Thus are drafted a whole class of "handmaids," whose function is to bear the children of the elite, to be fecund or else (else being certain death, sent out to be toxic-waste removers on outlying islands). The narrative frame for Atwood's dystopian vision is the hopeless private testimony of one of these surrogate mothers, Offred ("of" plus the name of her male protector). Lying cradled by the body of the barren wife, being meanwhile serviced by the husband, Offred's "ceremony" must be successful—if she does not want to join the ranks of the other disappeared (which include her mother, her husband—dead—and small daughter, all taken away during the years of revolt).

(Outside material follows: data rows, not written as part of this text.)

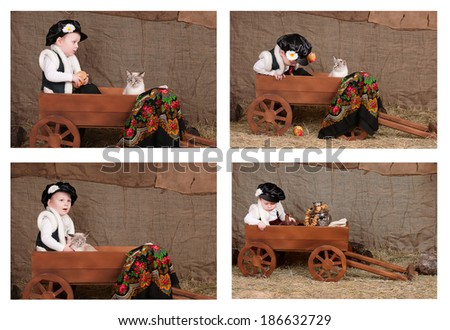 boy in national costume sits in a cart, playing with the cat - stock photo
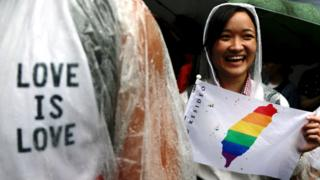 Supporters of same-sex marriage gather outside the parliament building as a bill for marriage equality is debated by parliamentarians in Taipei, Taiwan, 17 May 2019.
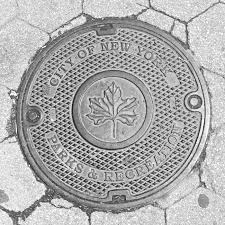 the well trodden art of the manhole cover in new york city a con edison manhole cover a manhole cover for the new york city department of parks recreation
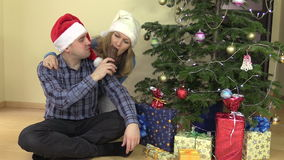 Happy couple with hat eat delicious Santa shape chocolate. Happy couple man and woman eat with hats eat delicious Santa shape chocolate. Decorated Christmas tree stock footage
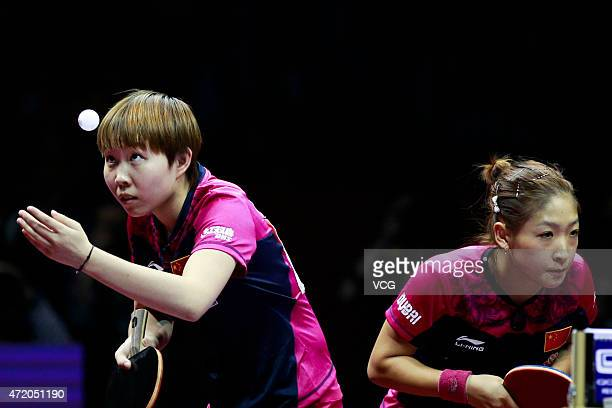 Liu Shiwen and Zhu Yuling of China compete against Ding Ning and Li Xiaoxia of China during women's doubles final match on day eight of the 2015...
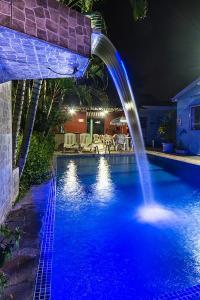 The swimming pool at or near Pousada Porto do Itagua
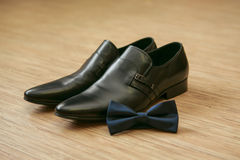 Bow tie and man's shoes. Black bow tie and black man's shoes Stock Photo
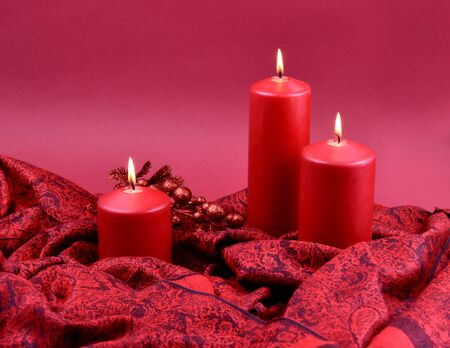 Red Christmas Candles stock images. Red Christmas candles on a red background. Christmas still life concept. Red Christmas decoration. Christmas candles with red drapery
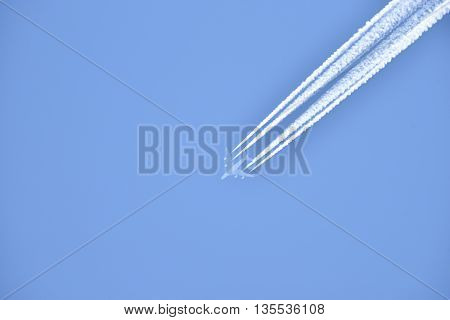 White airliner transports passengers while it pulling white contrails in blue sky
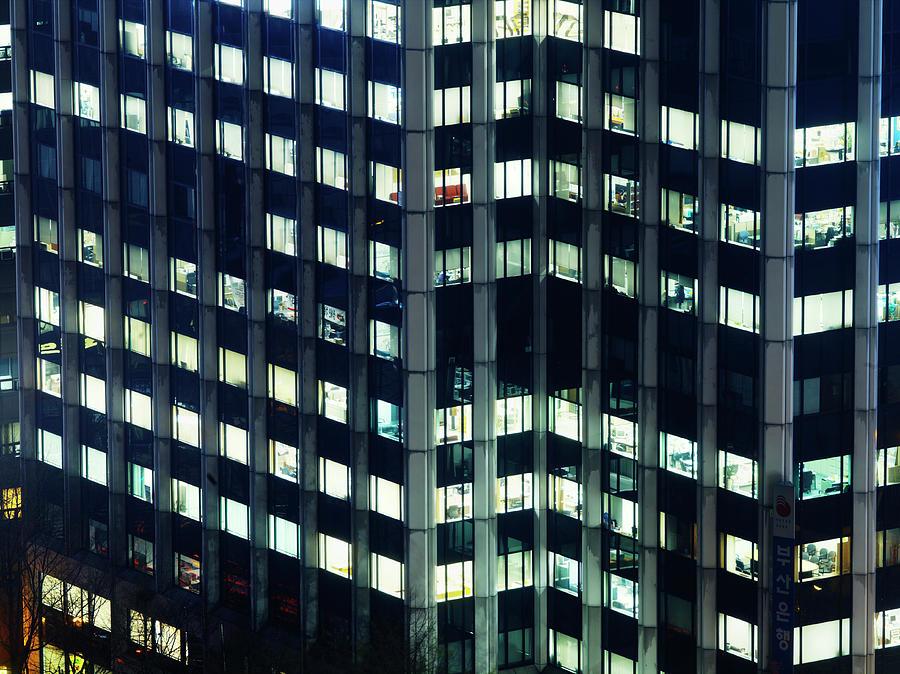 Illuminated Windows Of High Rise Photograph by Henrik Sorensen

One Of her only human conduits is a gradually developing affair with her master's chauffeur—something that's balanced more than offset, though, by the master's hypocritically un-Puritan use of her as a kind of B-girl at private parties held by the ruling men in a spirit of nostalgia and lust. This latter relationship, edging into real need (the master's), is very effectively done; it highlights the handmaid's (read Everywoman's) eternal exploitation, profane or sacred ("We are two-legged wombs, that's all: sacred vessels, ambulatory chalices"). Atwood, to her credit, creates a chillingly specific, imaginable night-mare. The book is short on characterization—this is Atwood, never a warm writer, at her steeliest—and long on cynicism—it's got none of the human credibility of a work such as Walker Percy's Love In The Ruins. But the scariness is visceral, a world that's like a dangerous and even fatal grid, an electrified fence.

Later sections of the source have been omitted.